** Opening Selected text block **

A Lesson in Letting Go

How do you politely throw up in the back of a taxicab? I can feel my stomach tightening, the bitter, acidic taste rising in the back of my throat. I look down at the cardboard bowl provided by the hospital I just came from, then up at the cabbie who is busy talking into his Bluetooth earpiece. Quietly, I lift the bowl to my mouth and puke, trying to wipe away the spit from my mouth in case the driver decided to look in the rearview mirror and see my face. It’s not how I imagined my study abroad in London turning out, but then again, at least I can check this off my ever-expanding bucket list.
By the time we reach the London Centre, located across the street from Kensington Palace, I feel well enough to stand. I thank the driver, casually holding my cardboard bowl next to my hip as I give him ten quid, and tell him to keep the change. The London Centre is virtually empty, the rest of my classmates enjoying a Shakespearean play at the Globe Theatre. My ticket to the play is wadded in my pocket, still partially wet from when I threw up on my jacket in the middle of the emergency waiting room. I think back to the prep class I took only a few months ago, though now it seems so much further away. Our teacher always said someone would get sick, someone would get hurt, someone would end up going home. I never thought that someone would be me.
I climb the four flights of stairs up to the top of our flat, out of breath when I open the door to the room I share with eleven other girls. I glance at the empty bunkbeds and begin to cry. I know I should shower and change into some clean clothes, but I’m too sick and disappointed to do anything but sit on my thin mattress pad, head in my heads. What am I going to do? The day after next we are going on a trip to Paris. My professor says if I’m not better by the morning I will have to be sent home. Months of planning, of saving money, of ticking off the days until takeoff, and I would have to leave the program two weeks early, not to mention the trip to Malta my parents and I were going to take afterwards.
Next to my head rests my essay on Boudicca from earlier in the semester. She was a warrior queen, a leader of a Celtic tribe that rebelled against Roman invasion. My illness was no flaming chariot, but I like to think that her battles and mine were on similar scales of importance. If Boudicca failed, she would lose her people and her identity. If I didn’t recover, I would be sent home and most likely never return, especially not to the London Centre. So what could I do?
Some lessons are hard to learn. And in this instance, I realized there really was nothing I could do. I could drink some Gatorade, take some Nyquil, maybe say a prayer. But my body was going to do what it was going to do, and no amount of pleading would make my stomach behave. The thought of letting go, of allowing things to just happen, is not in my nature. I like to be in control. But sometimes there is no control to be had. When I was at the hospital, no amount of control could stop me from being sick in front of hundreds of people. No amount of control could change my temperature so I didn’t have fever. I could only hope and pray that I would feel better.

** Closing Selected text block **

▸ **Exercise brief**
Please copy the piece about letting go between "Next to my head" and "could I do?", inclusive, and swap "chariot" for "war wagon". The records come from a separate source.

** Opening Extracted entries block **

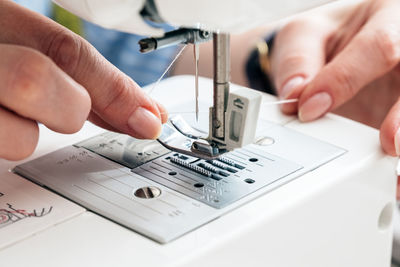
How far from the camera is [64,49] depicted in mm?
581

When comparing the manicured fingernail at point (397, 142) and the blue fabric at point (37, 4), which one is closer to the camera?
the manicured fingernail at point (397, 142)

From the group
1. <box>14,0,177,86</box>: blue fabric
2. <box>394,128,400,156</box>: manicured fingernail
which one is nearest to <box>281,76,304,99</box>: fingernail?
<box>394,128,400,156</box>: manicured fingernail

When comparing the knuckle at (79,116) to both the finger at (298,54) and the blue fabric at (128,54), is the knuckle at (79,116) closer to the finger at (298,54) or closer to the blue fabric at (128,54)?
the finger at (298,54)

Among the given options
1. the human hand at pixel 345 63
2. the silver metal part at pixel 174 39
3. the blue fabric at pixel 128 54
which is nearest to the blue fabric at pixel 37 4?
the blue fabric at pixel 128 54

** Closing Extracted entries block **
** Opening Extracted entries block **

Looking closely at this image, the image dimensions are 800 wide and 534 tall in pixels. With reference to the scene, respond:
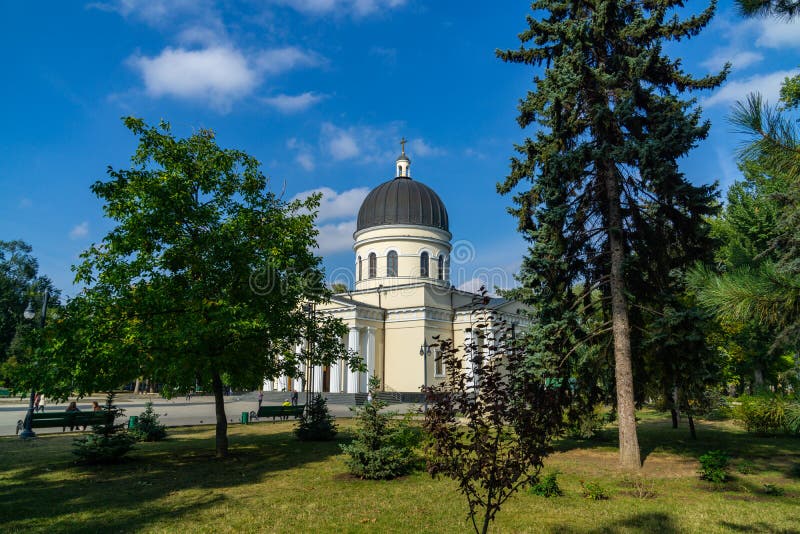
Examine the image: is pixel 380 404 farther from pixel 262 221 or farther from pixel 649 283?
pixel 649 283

** Closing Extracted entries block **

▸ **Exercise solution**
Next to my head rests my essay on Boudicca from earlier in the semester. She was a warrior queen, a leader of a Celtic tribe that rebelled against Roman invasion. My illness was no flaming war wagon, but I like to think that her battles and mine were on similar scales of importance. If Boudicca failed, she would lose her people and her identity. If I didn’t recover, I would be sent home and most likely never return, especially not to the London Centre. So what could I do?